CaptureHere are the major differences:

  • Revenue. The President wants to raise taxes by $3 trillion over 10 years to pay for more spending while the Republicans wants revenue-neutral tax reform in order to increase economic growth.
  • Spending. Under current policy the government will spend $48.6 trillion over the next ten years which represents a 5.1% annual rate of spending increase over the present. The President wants to spend an additional $1 trillion over this time period on new initiatives. The Republicans propose spending about $5.4 trillion less, or $43.2 trillion, which still works out to a 3.3% annual rate of increase over the present.
  • Deficits. Under current policy the deficit would start to increase, as a percentage of GDP, in 2018. The President proposes to stabilize the deficit at 2.5% of GDP. The Republicans would balance the budget within ten years by shrinking the deficit down to zero.
  • Public Debt. Under current policy the public debt (on which interest is paid) will increase to 79% of GDP by 2025. The President’s budget would stabilize the debt at the current level of 73% of GDP. The Republican’s balanced budget would shrink the debt to 57% of GDP by 2025.

 

There are stark differences between the President’s proposed budget and the Republican alternative.  Which is the better route to progress and prosperity?  Is it to raise taxes, increase government spending and only stabilize the debt or is it to streamline taxes, slow down the growth of spending and shrink the debt?  This is a fundamental question of government policy which will not be quickly resolved.  But at least the question is being raised in a dramatic way!

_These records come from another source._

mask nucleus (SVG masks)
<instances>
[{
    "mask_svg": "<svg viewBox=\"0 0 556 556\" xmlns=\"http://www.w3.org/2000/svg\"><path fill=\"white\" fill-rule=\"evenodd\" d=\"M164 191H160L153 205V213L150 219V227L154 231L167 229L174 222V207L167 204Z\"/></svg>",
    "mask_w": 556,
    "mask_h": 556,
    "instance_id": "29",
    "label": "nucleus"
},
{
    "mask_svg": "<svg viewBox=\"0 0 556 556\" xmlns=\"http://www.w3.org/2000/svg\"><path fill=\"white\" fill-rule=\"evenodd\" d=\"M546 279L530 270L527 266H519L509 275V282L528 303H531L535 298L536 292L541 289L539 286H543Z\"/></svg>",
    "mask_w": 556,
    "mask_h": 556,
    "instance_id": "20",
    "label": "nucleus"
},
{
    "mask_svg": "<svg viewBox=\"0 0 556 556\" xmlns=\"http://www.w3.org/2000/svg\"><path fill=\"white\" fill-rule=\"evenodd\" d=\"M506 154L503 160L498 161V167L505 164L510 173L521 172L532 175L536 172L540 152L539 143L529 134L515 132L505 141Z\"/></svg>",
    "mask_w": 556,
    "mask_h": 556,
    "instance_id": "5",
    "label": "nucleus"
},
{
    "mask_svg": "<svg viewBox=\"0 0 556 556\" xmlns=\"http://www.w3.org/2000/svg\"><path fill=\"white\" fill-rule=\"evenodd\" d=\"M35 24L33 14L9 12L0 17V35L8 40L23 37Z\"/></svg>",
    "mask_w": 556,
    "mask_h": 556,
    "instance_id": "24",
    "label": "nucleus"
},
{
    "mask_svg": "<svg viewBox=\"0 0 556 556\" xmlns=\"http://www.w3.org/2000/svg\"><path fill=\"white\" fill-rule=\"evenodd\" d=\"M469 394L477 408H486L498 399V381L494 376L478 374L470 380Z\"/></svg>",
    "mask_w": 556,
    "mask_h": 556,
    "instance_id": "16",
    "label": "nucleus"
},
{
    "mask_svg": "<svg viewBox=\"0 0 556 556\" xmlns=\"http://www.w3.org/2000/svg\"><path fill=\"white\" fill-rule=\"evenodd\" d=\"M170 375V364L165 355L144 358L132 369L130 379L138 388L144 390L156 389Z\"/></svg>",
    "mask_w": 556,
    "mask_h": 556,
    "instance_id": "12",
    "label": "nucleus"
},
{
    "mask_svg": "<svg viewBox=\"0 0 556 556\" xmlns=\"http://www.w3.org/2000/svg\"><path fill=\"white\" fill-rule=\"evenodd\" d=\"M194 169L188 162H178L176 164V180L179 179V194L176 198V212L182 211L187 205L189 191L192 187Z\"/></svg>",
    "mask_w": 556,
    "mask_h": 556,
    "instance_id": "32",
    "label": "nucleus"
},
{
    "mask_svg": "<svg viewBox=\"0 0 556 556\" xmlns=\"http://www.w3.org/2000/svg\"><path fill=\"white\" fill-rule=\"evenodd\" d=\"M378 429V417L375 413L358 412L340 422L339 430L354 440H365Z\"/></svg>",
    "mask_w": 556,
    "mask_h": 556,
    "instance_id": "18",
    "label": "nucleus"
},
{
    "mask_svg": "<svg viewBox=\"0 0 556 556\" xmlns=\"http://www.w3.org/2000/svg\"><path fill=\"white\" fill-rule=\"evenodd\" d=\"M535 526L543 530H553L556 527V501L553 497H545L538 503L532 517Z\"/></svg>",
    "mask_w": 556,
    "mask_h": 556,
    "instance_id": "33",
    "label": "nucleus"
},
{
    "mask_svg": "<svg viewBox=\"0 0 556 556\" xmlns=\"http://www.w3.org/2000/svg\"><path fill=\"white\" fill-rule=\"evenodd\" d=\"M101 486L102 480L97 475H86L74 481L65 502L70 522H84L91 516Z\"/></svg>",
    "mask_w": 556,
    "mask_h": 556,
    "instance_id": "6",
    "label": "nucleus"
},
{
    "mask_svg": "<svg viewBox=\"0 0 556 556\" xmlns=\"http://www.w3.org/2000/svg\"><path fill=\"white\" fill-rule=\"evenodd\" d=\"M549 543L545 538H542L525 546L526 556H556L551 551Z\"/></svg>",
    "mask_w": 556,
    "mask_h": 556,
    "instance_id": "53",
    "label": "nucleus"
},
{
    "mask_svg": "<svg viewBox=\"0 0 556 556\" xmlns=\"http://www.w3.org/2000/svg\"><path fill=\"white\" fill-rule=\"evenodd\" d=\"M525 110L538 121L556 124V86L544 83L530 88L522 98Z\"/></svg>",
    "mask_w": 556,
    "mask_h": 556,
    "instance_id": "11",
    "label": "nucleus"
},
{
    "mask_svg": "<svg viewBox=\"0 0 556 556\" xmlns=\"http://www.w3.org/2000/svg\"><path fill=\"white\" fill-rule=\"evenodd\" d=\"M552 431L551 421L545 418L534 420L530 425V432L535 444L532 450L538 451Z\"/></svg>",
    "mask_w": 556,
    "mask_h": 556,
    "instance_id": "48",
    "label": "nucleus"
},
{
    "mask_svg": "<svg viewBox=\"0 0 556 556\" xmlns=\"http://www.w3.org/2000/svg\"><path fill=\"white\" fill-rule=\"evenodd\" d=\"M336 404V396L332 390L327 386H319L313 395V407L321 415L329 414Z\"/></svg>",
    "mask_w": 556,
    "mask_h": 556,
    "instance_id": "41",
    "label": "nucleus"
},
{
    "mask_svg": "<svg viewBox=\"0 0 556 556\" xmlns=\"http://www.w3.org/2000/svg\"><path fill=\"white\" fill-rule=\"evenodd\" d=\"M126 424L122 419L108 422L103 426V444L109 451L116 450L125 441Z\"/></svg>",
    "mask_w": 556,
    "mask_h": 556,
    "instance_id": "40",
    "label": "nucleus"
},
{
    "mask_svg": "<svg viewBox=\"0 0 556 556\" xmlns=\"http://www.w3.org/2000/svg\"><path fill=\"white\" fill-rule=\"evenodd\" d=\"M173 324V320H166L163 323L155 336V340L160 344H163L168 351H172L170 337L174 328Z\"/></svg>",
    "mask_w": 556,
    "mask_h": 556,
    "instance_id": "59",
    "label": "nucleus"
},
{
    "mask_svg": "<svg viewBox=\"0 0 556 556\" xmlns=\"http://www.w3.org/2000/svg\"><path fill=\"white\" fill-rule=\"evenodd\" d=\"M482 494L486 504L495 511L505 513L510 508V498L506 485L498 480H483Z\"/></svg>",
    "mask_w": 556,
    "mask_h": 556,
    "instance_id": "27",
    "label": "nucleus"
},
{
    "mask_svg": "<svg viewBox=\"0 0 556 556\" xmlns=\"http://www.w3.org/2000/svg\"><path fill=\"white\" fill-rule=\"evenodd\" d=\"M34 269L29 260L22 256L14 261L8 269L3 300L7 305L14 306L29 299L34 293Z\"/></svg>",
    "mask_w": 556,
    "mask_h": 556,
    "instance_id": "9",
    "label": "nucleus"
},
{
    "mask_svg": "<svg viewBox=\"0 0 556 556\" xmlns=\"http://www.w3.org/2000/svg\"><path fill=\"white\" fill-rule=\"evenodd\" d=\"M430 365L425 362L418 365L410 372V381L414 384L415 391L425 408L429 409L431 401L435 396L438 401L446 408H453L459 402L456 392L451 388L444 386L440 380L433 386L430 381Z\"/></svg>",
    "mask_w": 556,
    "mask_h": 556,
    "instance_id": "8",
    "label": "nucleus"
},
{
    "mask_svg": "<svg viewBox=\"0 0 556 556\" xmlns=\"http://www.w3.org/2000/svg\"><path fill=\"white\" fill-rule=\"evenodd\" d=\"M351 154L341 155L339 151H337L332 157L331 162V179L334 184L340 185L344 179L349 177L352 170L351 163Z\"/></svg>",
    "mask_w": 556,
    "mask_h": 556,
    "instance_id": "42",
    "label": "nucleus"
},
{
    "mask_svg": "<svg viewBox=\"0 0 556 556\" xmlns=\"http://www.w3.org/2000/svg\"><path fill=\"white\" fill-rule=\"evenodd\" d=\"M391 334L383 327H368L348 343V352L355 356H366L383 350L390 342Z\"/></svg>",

The Government We Deserve II. How Do We Make It Better?

 

“When the Athenians finally wanted not to give to society but for society to give to them, when the freedom they wished for most was freedom from responsibility, then Athens ceased to be free.”
Edward Gibbon, 1737 – 1794, The Decline and Fall of the Roman Empire

In my last blog, “The Government We Deserve,” I reported on a new book “Dead Men Ruling” by Eugene Steuerle, which shows how “Dead and retired policymakers have put America on a budget path in which spending will grow faster than any conceivable growth in revenues.”
CaptureOur country is clearly in a huge predicament.  We can get out of this jam by:

  • Restoring Balance: our legislators should only appropriate spending for one year at a time.
  • Investing in our future: i) opportunity is a more optimistic goal than adequacy ii) policies to assure adequacy often reduce opportunity by creating negative incentives    (e.g. food stamps, disability programs, housing vouchers) iii) means-tested programs are often anti-family (i.e. discourage marriage)
  • Building a Better Government: our main goal today should be to restore fiscal freedom by allowing future generations to create the government they need and want. i)   constrain the automatic growth in big federal tax subsidy, health and retirement      programs ii) reorient government towards investment, children, opportunity and leanness

“Both parties talk the talk about deficit reduction but fail to see that the deficit is but a symptom of a much broader disease – the extent to which both have tried to legislate far too much of what future government should look like.”
Here are the kinds of fixes which are needed:

  • Eschew Constitutional Fixes (i.e. a balanced budget amendment, term limits).
  • Require Presidents to propose budgets which balance over a business cycle.
  • A True Grand Compromise (end automatic growth of entitlements, generate revenues needed to pay current bills).

As Mr. Steuerle says, “If the obstacles to progress are considerable, the payoffs are enormous.”